Filipina, Suarathailand- Para pemimpin negara anggota Perhimpunan Bangsa-Bangsa Asia Tenggara (ASEAN), mengadopsi Cebu Protocol to Amend the ASEAN Charter, menandai revisi pertama terhadap piagam perhimpunan tersebut sejak ditandatangani di 2007.
Dalam konferensi pers setelah Konferensi Tingkat Tinggi (KTT) ke-48 ASEAN di Cebu, Presiden Filipina Ferdinand R. Marcos Jr. menggambarkan perkembangan tersebut sebagai tonggak penting bagi reformasi ASEAN dan integrasi penuh Timor Leste ke dalam blok regional itu.
"Pencapaian penting lainnya adalah adopsi Cebu Protocol to Amend the ASEAN. Ini menandai amendemen pertama terhadap Piagam ASEAN sejak penandatanganan di tahun 2007," kata Marcos.
Amendemen tersebut dilakukan hampir dua dekade setelah para pemimpin ASEAN menandatangani piagam di Cebu, yang secara resmi mengubah ASEAN menjadi organisasi regional berbasis aturan dengan status badan hukum.
Marcos mengatakan protokol tersebut mencerminkan perkembangan berkelanjutan ASEAN sebagai komunitas regional yang lebih kuat dan lebih inklusif.

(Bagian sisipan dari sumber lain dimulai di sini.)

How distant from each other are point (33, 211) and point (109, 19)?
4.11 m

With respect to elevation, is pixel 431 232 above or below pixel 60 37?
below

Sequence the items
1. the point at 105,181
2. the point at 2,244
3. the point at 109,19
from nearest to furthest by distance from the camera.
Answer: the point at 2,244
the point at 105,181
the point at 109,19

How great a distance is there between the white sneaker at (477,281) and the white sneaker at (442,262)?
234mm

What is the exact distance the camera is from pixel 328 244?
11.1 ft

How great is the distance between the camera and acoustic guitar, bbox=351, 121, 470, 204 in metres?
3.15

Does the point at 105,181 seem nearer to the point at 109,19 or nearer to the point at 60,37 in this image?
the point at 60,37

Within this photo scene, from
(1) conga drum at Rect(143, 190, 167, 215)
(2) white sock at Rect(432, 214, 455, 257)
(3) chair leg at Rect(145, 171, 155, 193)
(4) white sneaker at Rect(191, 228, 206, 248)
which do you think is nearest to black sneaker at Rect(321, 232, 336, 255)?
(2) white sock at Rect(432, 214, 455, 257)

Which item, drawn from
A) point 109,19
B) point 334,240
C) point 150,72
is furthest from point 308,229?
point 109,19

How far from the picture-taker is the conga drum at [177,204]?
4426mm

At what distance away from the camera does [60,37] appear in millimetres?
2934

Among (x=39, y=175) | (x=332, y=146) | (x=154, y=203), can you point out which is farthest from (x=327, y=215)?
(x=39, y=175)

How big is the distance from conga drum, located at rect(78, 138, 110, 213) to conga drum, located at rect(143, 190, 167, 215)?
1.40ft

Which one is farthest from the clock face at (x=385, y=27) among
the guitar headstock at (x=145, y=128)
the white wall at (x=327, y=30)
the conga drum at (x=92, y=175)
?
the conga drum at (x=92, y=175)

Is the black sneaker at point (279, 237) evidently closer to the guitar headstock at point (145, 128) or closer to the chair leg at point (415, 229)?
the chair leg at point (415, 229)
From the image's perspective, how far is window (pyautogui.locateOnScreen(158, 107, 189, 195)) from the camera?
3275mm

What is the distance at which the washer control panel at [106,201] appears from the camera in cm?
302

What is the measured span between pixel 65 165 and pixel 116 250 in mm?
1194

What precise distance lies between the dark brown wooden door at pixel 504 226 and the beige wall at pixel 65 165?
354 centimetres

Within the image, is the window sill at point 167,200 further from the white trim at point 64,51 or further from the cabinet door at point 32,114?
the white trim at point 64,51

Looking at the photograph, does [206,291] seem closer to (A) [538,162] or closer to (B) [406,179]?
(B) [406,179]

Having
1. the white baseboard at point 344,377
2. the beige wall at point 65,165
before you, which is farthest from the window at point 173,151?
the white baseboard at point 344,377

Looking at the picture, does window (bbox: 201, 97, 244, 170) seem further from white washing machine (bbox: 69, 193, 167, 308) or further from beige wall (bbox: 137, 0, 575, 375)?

Sebelumnya, para pejabat ASEAN menyatakan amendemen tersebut mendukung integrasi penuh Timor Leste ke ASEAN setelah negara itu resmi menjadi anggota ke-11 pada Oktober 2025.
Presiden Marcos juga menyoroti kemajuan ASEAN di seluruh pilar politik-keamanan, ekonomi, dan sosial-budaya seiring blok tersebut mulai menerapkan Visi Komunitas ASEAN 2045.
Peta jalan jangka panjang itu bertujuan memosisikan ASEAN sebagai "pusat pertumbuhan" di kawasan Indo-Pasifik selama dua dekade mendatang.
KTT ke-48 ASEAN di Cebu, Filipina, mempertemukan para pemimpin Asia Tenggara di tengah meningkatnya perhatian terhadap ketahanan ekonomi, stabilitas geopolitik, keamanan energi, dan kerja sama kelembagaan.